(Task prompt):
Extract every line in the items below that contains the word "building". Matching is case-sensitive.

(Listing):
● ● ●

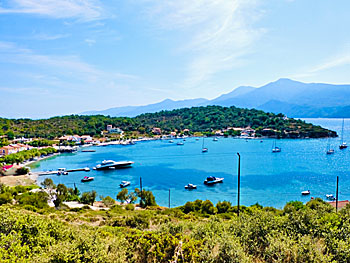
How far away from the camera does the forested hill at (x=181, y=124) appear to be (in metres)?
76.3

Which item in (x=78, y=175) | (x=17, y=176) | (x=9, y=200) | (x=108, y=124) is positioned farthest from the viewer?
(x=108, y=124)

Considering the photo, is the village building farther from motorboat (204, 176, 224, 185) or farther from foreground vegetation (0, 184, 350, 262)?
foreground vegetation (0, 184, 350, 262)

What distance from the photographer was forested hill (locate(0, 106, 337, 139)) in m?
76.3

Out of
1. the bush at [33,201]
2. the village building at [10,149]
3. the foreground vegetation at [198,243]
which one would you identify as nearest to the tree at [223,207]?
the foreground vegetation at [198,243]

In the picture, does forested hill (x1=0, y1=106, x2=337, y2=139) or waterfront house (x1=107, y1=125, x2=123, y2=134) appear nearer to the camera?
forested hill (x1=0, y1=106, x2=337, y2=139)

● ● ●

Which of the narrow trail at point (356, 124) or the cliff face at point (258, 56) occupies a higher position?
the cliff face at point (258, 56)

● ● ●

(Task answer):
Considering the photo, is the village building farther from motorboat (204, 176, 224, 185) or farther from foreground vegetation (0, 184, 350, 262)?
2. the village building at [10,149]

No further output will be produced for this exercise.